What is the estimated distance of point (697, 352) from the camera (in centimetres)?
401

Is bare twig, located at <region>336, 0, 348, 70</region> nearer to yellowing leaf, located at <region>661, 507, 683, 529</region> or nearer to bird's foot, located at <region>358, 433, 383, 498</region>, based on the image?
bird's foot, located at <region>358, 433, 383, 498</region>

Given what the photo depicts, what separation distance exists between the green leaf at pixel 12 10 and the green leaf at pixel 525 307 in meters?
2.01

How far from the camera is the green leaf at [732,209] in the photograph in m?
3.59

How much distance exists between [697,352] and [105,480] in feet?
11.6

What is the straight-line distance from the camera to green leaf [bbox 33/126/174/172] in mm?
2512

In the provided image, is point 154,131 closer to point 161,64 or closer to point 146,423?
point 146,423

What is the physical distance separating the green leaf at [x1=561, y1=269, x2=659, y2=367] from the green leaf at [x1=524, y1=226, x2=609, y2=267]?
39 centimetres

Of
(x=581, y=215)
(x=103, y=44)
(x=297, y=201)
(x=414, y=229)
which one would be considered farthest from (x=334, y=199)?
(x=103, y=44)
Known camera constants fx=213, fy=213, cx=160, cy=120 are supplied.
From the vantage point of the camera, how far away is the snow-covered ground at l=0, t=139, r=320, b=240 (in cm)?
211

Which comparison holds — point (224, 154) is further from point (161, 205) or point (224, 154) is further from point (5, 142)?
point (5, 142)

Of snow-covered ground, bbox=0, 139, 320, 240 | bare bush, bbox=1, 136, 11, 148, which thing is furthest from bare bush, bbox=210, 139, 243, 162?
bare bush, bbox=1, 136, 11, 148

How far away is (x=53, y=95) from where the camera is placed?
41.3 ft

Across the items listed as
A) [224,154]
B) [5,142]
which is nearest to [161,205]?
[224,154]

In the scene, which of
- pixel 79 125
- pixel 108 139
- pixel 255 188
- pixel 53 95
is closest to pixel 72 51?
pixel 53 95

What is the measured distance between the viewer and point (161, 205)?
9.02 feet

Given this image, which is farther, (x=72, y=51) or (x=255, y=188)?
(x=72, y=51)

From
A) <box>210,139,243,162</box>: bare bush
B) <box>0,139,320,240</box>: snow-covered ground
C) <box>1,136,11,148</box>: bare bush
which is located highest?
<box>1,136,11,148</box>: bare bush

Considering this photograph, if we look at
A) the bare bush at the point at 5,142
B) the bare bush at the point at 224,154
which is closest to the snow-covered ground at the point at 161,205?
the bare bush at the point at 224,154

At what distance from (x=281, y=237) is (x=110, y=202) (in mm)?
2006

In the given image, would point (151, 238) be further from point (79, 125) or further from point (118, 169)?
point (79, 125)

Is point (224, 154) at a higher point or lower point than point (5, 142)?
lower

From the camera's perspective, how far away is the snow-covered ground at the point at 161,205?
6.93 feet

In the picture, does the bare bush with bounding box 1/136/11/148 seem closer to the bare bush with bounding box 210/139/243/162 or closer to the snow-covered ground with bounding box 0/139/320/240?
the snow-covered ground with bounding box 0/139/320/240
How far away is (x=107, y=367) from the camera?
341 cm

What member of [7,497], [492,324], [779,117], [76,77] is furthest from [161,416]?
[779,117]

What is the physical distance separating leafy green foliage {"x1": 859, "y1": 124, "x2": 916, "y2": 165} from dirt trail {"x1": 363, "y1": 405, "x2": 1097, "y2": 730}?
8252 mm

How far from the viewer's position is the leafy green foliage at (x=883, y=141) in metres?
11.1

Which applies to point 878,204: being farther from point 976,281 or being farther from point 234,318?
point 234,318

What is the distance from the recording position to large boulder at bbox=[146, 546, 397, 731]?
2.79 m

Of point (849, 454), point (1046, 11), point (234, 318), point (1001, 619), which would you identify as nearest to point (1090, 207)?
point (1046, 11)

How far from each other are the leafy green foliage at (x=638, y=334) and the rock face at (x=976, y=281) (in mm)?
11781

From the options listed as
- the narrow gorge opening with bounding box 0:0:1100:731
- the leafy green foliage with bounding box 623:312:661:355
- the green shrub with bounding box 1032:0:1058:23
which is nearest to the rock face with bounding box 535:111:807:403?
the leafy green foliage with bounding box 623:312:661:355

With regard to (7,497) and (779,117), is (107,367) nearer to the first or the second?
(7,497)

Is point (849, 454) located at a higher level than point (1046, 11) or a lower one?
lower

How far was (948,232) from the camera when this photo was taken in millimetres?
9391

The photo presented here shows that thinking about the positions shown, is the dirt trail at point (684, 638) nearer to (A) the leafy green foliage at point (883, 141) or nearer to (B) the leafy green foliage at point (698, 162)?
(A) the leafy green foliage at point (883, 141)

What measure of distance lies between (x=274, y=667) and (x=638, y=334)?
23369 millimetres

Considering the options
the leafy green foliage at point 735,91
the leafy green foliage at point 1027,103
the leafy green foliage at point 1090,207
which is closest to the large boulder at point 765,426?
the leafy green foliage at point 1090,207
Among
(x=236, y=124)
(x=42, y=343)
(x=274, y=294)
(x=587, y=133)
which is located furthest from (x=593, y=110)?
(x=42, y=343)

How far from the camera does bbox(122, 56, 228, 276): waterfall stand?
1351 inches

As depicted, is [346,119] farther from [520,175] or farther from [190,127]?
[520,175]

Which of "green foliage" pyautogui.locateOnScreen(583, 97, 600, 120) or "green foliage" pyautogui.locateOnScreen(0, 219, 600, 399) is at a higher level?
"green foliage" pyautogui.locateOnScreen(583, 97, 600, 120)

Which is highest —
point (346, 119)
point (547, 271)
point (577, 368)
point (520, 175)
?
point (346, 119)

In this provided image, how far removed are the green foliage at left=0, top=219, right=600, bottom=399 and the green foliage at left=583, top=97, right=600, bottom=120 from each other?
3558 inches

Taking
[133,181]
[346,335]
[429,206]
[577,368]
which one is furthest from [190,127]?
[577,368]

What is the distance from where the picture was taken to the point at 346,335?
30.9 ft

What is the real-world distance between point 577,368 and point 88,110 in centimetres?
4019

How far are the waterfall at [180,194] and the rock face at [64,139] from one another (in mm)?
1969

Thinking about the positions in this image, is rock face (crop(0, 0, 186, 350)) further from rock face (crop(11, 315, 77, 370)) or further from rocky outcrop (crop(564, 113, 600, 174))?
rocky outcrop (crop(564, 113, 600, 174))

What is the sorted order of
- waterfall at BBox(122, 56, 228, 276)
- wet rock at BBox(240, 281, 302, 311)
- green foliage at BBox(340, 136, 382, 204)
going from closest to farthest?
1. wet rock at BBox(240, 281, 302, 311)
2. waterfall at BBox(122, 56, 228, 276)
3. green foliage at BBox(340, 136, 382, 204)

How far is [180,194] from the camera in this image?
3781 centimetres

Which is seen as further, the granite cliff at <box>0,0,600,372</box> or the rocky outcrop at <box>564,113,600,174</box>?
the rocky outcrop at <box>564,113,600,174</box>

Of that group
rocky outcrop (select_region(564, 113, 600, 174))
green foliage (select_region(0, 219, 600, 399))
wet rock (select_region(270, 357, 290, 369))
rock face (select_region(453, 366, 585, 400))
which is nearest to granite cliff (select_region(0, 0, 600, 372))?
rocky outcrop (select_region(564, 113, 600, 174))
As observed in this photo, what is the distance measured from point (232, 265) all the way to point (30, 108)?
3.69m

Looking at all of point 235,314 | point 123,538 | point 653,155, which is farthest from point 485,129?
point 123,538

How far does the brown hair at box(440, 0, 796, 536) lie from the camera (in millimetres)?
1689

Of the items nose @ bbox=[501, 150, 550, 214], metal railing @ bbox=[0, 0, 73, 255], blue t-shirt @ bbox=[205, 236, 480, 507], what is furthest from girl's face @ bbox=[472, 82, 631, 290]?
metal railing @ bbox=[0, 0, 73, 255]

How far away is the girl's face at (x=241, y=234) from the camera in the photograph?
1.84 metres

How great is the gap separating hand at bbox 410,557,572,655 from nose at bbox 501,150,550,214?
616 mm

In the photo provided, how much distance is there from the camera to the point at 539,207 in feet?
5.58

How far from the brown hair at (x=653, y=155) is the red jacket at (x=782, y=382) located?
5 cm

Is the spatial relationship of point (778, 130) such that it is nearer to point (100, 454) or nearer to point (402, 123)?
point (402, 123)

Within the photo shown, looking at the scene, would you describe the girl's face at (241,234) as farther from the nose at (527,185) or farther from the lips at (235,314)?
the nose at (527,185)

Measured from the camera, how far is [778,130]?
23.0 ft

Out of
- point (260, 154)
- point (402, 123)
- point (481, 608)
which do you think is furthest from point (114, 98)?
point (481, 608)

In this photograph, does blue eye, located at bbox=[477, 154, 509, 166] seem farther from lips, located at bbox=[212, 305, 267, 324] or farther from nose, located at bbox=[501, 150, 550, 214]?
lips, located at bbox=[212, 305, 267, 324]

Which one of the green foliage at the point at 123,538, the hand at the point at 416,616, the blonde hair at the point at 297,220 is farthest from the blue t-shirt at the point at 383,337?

##########

§ Stated exercise
Please rename "rock face" to "cliff wall" throughout the listing, starting with the line with "How far from the camera does" and going on through the line with "3781 centimetres". Give back only those lines, with everything else unchanged.

§ Response for this exercise
How far from the camera does bbox(122, 56, 228, 276): waterfall stand?
1351 inches

As depicted, is [346,119] farther from [520,175] or farther from [190,127]?
[520,175]

Which of "green foliage" pyautogui.locateOnScreen(583, 97, 600, 120) or "green foliage" pyautogui.locateOnScreen(0, 219, 600, 399) is at a higher level?
"green foliage" pyautogui.locateOnScreen(583, 97, 600, 120)

Which is highest —
point (346, 119)
point (547, 271)
point (577, 368)
point (520, 175)
?
point (346, 119)

In this provided image, how far removed are the green foliage at left=0, top=219, right=600, bottom=399 and the green foliage at left=583, top=97, right=600, bottom=120 from each other?
3558 inches

Taking
[133,181]
[346,335]
[429,206]
[577,368]
which one is furthest from [190,127]?
[577,368]

What is the distance from where the picture was taken to the point at 346,335?
30.9 ft

What is the real-world distance between point 577,368 and point 88,110 in centimetres?
4019

How far are the waterfall at [180,194] and the cliff wall at [64,139] from one another (in mm)?
1969

Thinking about the positions in this image, is cliff wall (crop(0, 0, 186, 350)) further from cliff wall (crop(11, 315, 77, 370)) or further from rocky outcrop (crop(564, 113, 600, 174))?
rocky outcrop (crop(564, 113, 600, 174))

What is the sorted order of
- waterfall at BBox(122, 56, 228, 276)
- wet rock at BBox(240, 281, 302, 311)
- green foliage at BBox(340, 136, 382, 204)
going from closest to farthest?
1. wet rock at BBox(240, 281, 302, 311)
2. waterfall at BBox(122, 56, 228, 276)
3. green foliage at BBox(340, 136, 382, 204)

How far is [180,194] from the camera in this image?
3781 centimetres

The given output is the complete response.